Closely related to “hopium” is its cousin “feelium. “
This nasty little chemical causes us to ignore the facts about what is working and what isn’t and “feel like” we are going to be okay at the end of the month.
Sadly, many people are addicted to both “hopium” and “feelium.”
The telltale signs are:
- Consistently missing sales goals
- Waiting until the last minute to take action and close sales
- Having lots of excuses why sales goals aren’t met
- Spending too much time on non-sales activities
- Lack of activity and results tracking
- Not earning enough in sales
Are you high on “hopium” or “feelium”? If so, it’s time to put down the pipe, take a long, hard look in the mirror and do the following.
Clean out your pipeline, leaving only your truly good prospects. If you’re not sure if they are truly good, then call them and ask their likelihood of buying in the next two weeks. That will give you a keen insight into whether they are viable prospects or figments of your addiction.
Choose five things you are going to measure every week that will tell you whether you are on- or off-track for your sales goals.

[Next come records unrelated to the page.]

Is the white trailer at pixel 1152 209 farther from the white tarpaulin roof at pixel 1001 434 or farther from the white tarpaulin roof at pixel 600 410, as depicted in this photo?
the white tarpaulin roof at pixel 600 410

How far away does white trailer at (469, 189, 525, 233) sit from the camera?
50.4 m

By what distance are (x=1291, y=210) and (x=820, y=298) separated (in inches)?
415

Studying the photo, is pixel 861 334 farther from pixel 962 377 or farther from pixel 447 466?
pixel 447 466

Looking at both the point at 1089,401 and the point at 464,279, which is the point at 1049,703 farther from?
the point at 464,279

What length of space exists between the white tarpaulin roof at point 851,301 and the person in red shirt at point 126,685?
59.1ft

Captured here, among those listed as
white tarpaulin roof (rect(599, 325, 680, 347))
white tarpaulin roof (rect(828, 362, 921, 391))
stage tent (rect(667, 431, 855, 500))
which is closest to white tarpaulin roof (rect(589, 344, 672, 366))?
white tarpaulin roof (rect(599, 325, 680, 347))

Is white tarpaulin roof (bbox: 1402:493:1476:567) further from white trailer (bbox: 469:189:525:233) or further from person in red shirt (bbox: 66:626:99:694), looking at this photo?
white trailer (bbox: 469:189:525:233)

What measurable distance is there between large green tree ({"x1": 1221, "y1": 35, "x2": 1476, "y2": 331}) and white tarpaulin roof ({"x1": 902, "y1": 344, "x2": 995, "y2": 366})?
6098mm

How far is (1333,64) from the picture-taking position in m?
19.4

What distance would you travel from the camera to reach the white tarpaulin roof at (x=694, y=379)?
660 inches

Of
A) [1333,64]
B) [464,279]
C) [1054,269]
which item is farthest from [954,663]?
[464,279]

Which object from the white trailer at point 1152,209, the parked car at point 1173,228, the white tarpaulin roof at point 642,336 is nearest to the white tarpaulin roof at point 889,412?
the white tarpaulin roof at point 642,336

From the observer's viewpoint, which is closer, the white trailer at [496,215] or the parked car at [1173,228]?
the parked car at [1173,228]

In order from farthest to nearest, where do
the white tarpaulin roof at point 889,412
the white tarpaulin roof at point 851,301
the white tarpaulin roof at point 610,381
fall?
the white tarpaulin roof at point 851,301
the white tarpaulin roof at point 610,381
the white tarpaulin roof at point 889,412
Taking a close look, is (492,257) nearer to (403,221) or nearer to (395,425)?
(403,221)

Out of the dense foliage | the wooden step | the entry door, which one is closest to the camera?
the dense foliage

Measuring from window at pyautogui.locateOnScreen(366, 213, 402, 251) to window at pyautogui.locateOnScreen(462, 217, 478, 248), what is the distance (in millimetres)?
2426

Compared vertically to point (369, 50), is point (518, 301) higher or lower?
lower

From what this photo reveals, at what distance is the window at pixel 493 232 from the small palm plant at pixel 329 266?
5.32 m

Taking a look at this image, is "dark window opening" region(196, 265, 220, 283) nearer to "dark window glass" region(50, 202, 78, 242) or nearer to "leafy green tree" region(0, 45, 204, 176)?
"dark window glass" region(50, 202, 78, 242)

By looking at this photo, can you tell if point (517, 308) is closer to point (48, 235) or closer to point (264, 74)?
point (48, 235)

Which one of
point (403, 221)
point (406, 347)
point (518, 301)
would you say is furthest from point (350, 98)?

Commit to taking these measurements every single week and changing your activities if you ever fall behind on your results.
Create an excuse jar. Every time someone hears you make an excuse for lack of sales, put $5 in the excuse jar. You will quickly learn to skip the excuses and get real about your selling.
Put your selling activities in your calendar, not on your to-do list. Schedule the first three hours of every day (with a 10-minute break each hour) for sales activities. Don’t answer email, don’t play on Facebook – just get on the phone, reach out via Linkedin, send prospecting emails or have sales appointments. Don’t forget to track your activities and results to get the “feelium” out of your system.
Commit to “getting clean” and leaving your addictions behind. Your bank account will thank you.